Bethlehem Lutheran Church, Lebanon, OR
Lent Midweek 3 – March 22, 2017
Text: Isaiah 46:8-11
“Hallowed be Thy Name”
God does whatever He wants. Unlike us, He is not bound by anything or anyone—“I have spoken, and I will bring it to pass; I have purposed, and I will do it.” Absolute power corrupts absolutely—when it comes to men. But God is not like us. He is altogether good. He does not lie or deceive, He does not wish harm even for His enemies. So, God’s autonomy isn’t something to dread—unless you’re His enemy.
On our part, our will is not only constrained by being a creature, but our natural hearts are bound to sin. Our flesh wants its own way over against God’s—God promises to be our only help in time of need but we want a backup plan; He wants us to speak the truth in love about our neighbor, but we’d rather share those truths which boost us up; God gives everything we need, but our heart says we can’t live without a newer and different life. Because of sin, we have a will that runs counter to God’s.

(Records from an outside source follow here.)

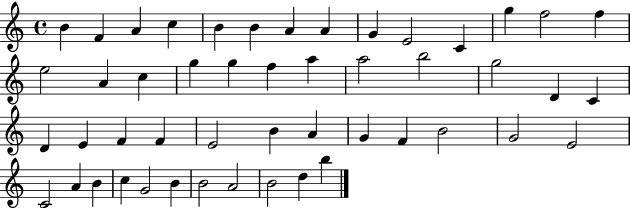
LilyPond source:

{
  \clef treble
  \time 4/4
  \defaultTimeSignature
  \key c \major
  b'4 f'4 a'4 c''4 | b'4 b'4 a'4 a'4 | g'4 e'2 c'4 | g''4 f''2 f''4 | \break e''2 a'4 c''4 | g''4 g''4 f''4 a''4 | a''2 b''2 | g''2 d'4 c'4 | \break d'4 e'4 f'4 f'4 | e'2 b'4 a'4 | g'4 f'4 b'2 | g'2 e'2 | \break c'2 a'4 b'4 | c''4 g'2 b'4 | b'2 a'2 | b'2 d''4 b''4 | \break \bar "|."
}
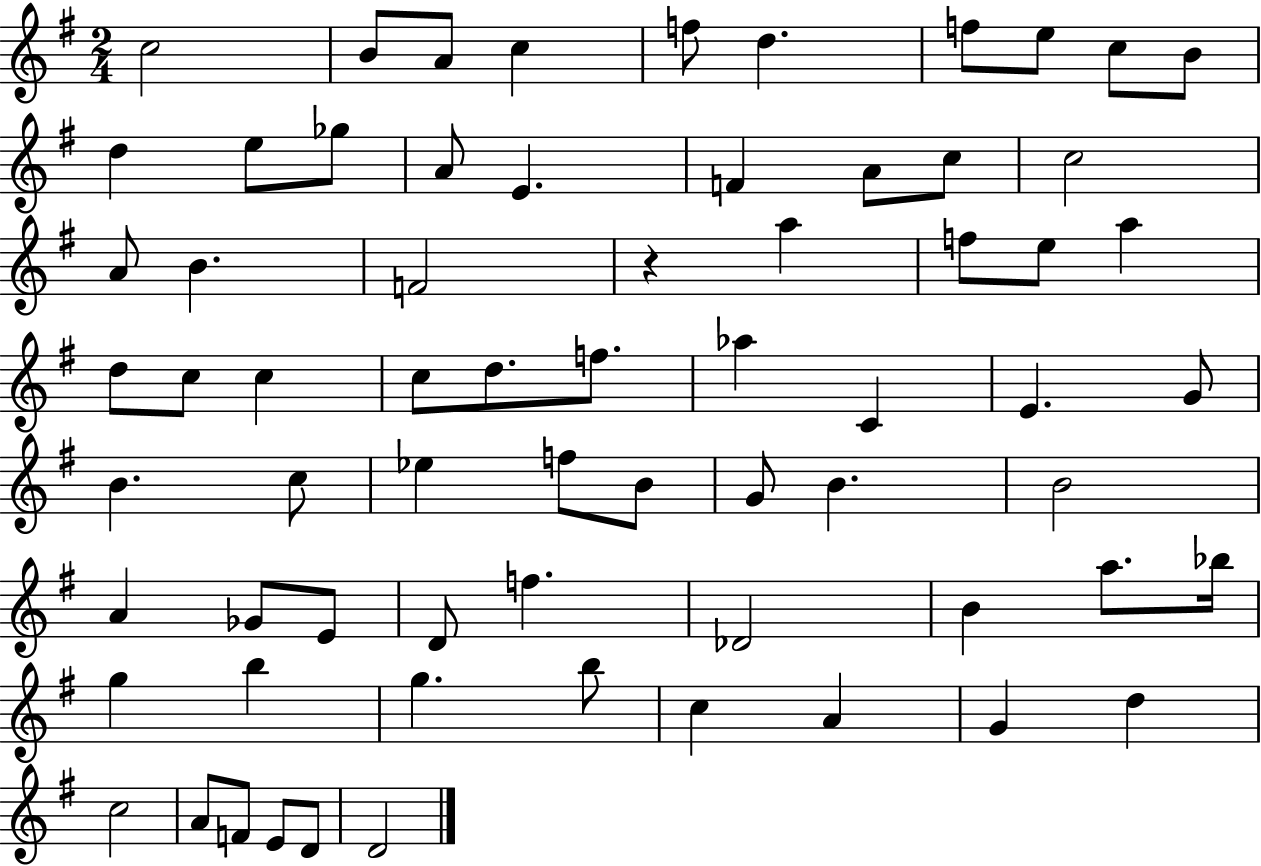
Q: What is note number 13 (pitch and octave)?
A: Gb5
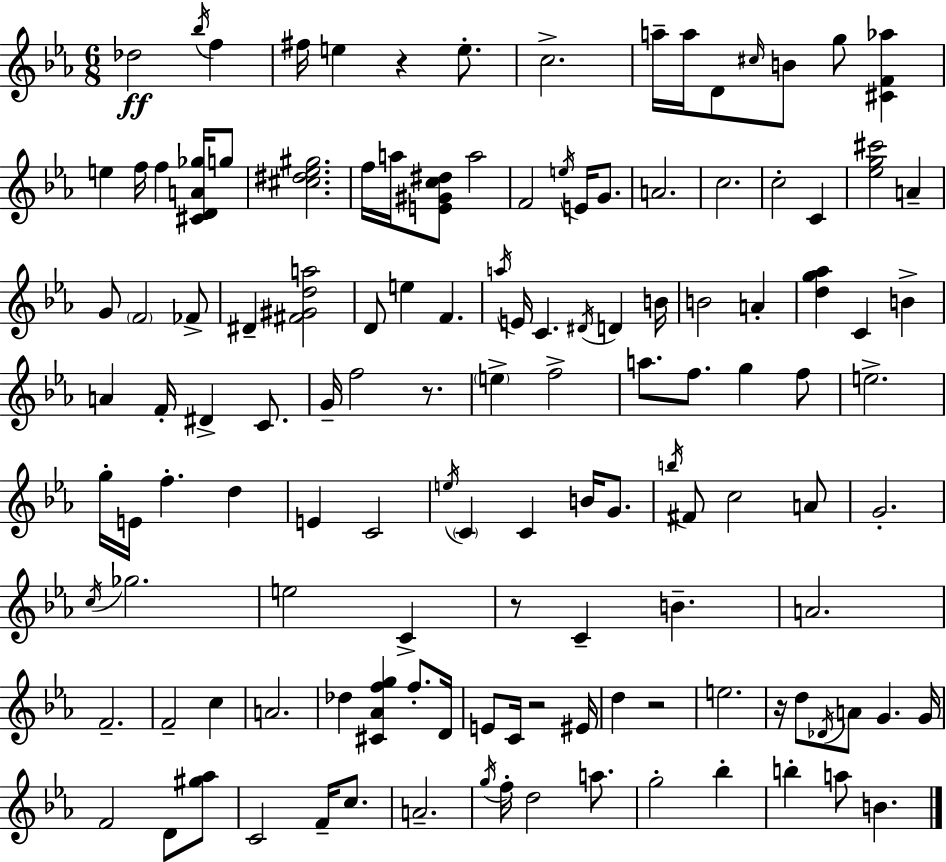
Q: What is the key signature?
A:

But this cannot go on forever. The Lord does what He wills and if we try to oppose Him, we will surely lose not only the contest, but our very lives. “Shall we provoke the Lord to jealousy? Are we stronger than he?” (1 Cor. 10:22)
How can our human, sinful wills be aligned with God’s? This can only be through the one Man who brought peace between God and sinners—Jesus Christ. If there was understandably any time for a Man’s to argue with God about His will, it was when Jesus was in the Garden of Gethsemane. Betray a righteous Man? Condemn an innocent Man to death? Surely not! “41 And he withdrew from them about a stone’s throw, and knelt down and prayed, 42 saying, “Father, if you are willing, remove this cup from me. Nevertheless, not my will, but yours, be done.” 43 And there appeared to him an angel from heaven, strengthening him. 44 And being in agony he prayed more earnestly; and his sweat became like great drops of blood falling down to the ground.”
But it was God’s will that sinners should be saved. “By oppression and judgment he was taken away; and as for his generation, who considered that he was cut off out of the land of the living, stricken for the transgression of my people? And they made his grave with the wicked and with a rich man in his death, although he had done no violence, and there was no deceit in his mouth. Yet it was the will of the Lord to crush him; he has put him to grief; when his soul makes an offering for guilt, he shall see his offspring; he shall prolong his days; the will of the Lord shall prosper in his hand.” (Isaiah 53:8-10) The will of the Lord does prosper: That your sins are forgiven, that you have become God’s own dear child, and that you have the hope of a blessed eternity.
So this is a prayer that we, even in our weakness, have grace to acknowledge God’s will to be good for us and all the world. We pray against our sinful nature, which will oppose God’s will, egged on by the devil and the world. We pray that the devil and the world would be brought to an end, that God’s Name would be called upon by pure hearts, and that His Kingdom would grow and reach every part of the earth.
We also pray that God would renew our hearts, especially our wills. That He would “create in us clean hearts, and renew a right spirit within us.” That our desires and delight would be in those things that God delights in—showing mercy to the weak, loving even our enemies, defending the cause of the poor, and bringing His love to whatever callings we have on earth.
So we pray, and so God hears our prayer, that each day we be conformed to the image of our Savior who—even at the prospect of His passion—said, “Thy will be done.”
In the words of Hebrews 13: “Now may the God of peace who brought again from the dead our Lord Jesus, the great shepherd of the sheep, by the blood of the eternal covenant, equip you with everything good that you may do his will, working in us that which is pleasing in his sight, through Jesus Christ, to whom be glory forever and ever. Amen.”